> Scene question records
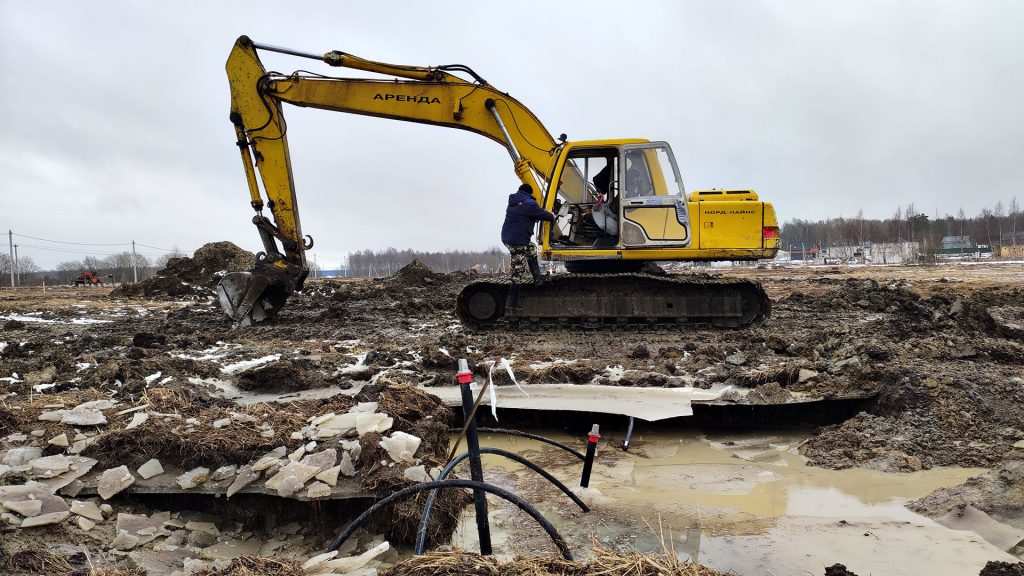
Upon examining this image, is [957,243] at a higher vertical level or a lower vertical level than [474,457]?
higher

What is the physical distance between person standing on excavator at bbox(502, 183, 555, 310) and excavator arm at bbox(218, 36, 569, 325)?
84cm

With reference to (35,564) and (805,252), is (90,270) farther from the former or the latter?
(805,252)

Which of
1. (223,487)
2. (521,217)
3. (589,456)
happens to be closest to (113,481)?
(223,487)

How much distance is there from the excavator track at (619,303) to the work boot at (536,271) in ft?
0.38

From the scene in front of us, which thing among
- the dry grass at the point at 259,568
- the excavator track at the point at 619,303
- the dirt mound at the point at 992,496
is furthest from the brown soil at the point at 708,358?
the dry grass at the point at 259,568

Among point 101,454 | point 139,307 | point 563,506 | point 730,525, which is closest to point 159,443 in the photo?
point 101,454

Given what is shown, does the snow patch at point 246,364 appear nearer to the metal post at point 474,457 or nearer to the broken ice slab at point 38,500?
the broken ice slab at point 38,500

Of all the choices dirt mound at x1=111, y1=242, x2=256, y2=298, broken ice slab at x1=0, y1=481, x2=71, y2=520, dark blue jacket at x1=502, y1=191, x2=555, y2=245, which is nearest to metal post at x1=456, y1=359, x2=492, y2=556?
broken ice slab at x1=0, y1=481, x2=71, y2=520

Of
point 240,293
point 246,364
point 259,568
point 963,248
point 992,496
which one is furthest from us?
point 963,248

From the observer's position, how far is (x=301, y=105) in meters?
9.76

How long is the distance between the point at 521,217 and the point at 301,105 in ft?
13.3

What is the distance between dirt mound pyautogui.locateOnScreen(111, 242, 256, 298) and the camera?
1823cm

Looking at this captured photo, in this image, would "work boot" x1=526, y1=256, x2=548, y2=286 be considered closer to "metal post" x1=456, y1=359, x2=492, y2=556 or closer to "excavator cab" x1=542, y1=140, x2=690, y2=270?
"excavator cab" x1=542, y1=140, x2=690, y2=270

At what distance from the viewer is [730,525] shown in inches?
137
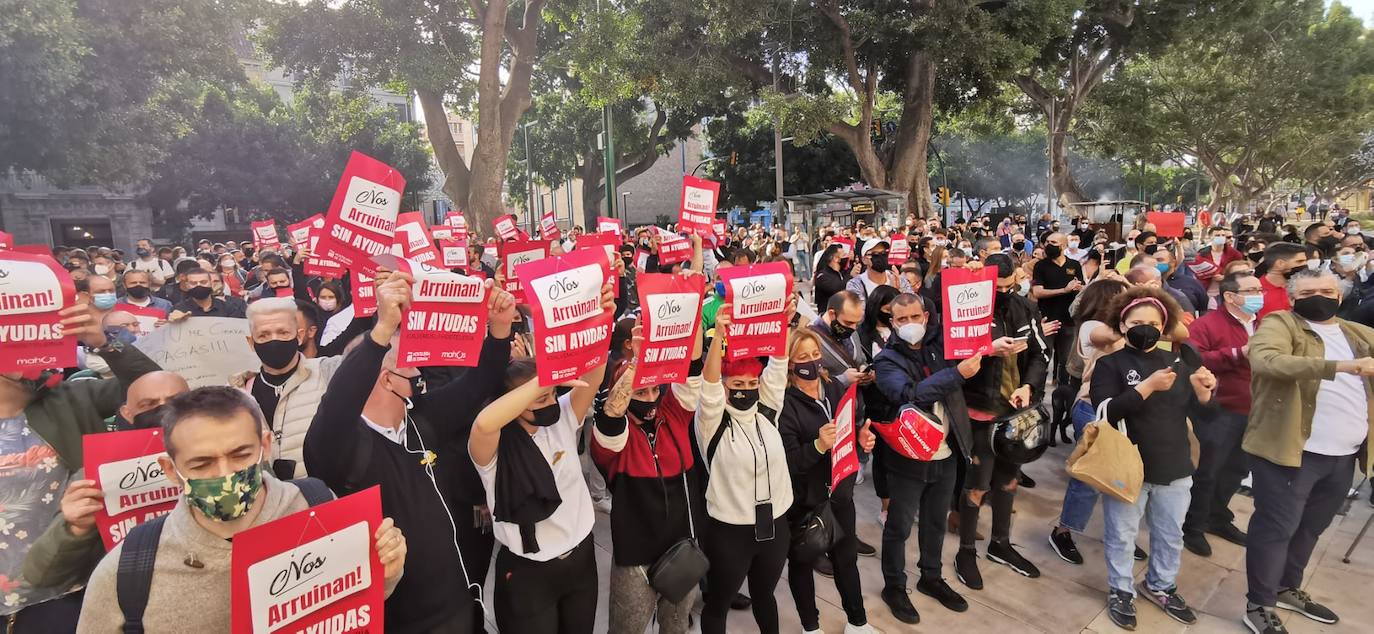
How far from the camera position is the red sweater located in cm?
468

> Challenge
Lay out the listing above as a numbered list of its lines, dropping blank lines and leaving out the pictures.

> Exercise solution
1. Upon examining this image, is [957,243] at a higher vertical level or a lower vertical level than [474,457]?
2. higher
3. What is the physical distance between person standing on excavator at bbox(502, 183, 555, 310) and excavator arm at bbox(218, 36, 569, 325)?
4. 84cm
5. With reference to (35,564) and (805,252), is (90,270) farther from the former or the latter?
6. (805,252)
7. Which of
8. 1. (223,487)
9. 2. (521,217)
10. 3. (589,456)
11. happens to be closest to (113,481)?
12. (223,487)
13. How much distance is there from the excavator track at (619,303) to the work boot at (536,271) in ft?
14. 0.38
15. From the scene in front of us, which thing among
16. - the dry grass at the point at 259,568
17. - the excavator track at the point at 619,303
18. - the dirt mound at the point at 992,496
19. is furthest from the brown soil at the point at 708,358?
20. the dry grass at the point at 259,568
21. Among point 101,454 | point 139,307 | point 563,506 | point 730,525, which is closest to point 159,443 in the photo?
22. point 101,454
23. Given what is shown, does the snow patch at point 246,364 appear nearer to the metal post at point 474,457 or nearer to the broken ice slab at point 38,500?
24. the broken ice slab at point 38,500
25. Of all the choices dirt mound at x1=111, y1=242, x2=256, y2=298, broken ice slab at x1=0, y1=481, x2=71, y2=520, dark blue jacket at x1=502, y1=191, x2=555, y2=245, which is nearest to metal post at x1=456, y1=359, x2=492, y2=556?
26. broken ice slab at x1=0, y1=481, x2=71, y2=520
27. Of
28. point 240,293
29. point 246,364
30. point 259,568
31. point 963,248
32. point 992,496
33. which one is furthest from us?
34. point 963,248
35. From the observer's position, how far is (x=301, y=105) in meters?
36. 9.76
37. How long is the distance between the point at 521,217 and the point at 301,105 in ft?
38. 13.3
39. What is the distance between dirt mound pyautogui.locateOnScreen(111, 242, 256, 298) and the camera?
40. 1823cm
41. Looking at this captured photo, in this image, would "work boot" x1=526, y1=256, x2=548, y2=286 be considered closer to "metal post" x1=456, y1=359, x2=492, y2=556 or closer to "excavator cab" x1=542, y1=140, x2=690, y2=270?
42. "excavator cab" x1=542, y1=140, x2=690, y2=270
43. At what distance from the viewer is [730,525] shown in inches?
44. 137
45. How far from the camera position is the red sweater located in cm?
46. 468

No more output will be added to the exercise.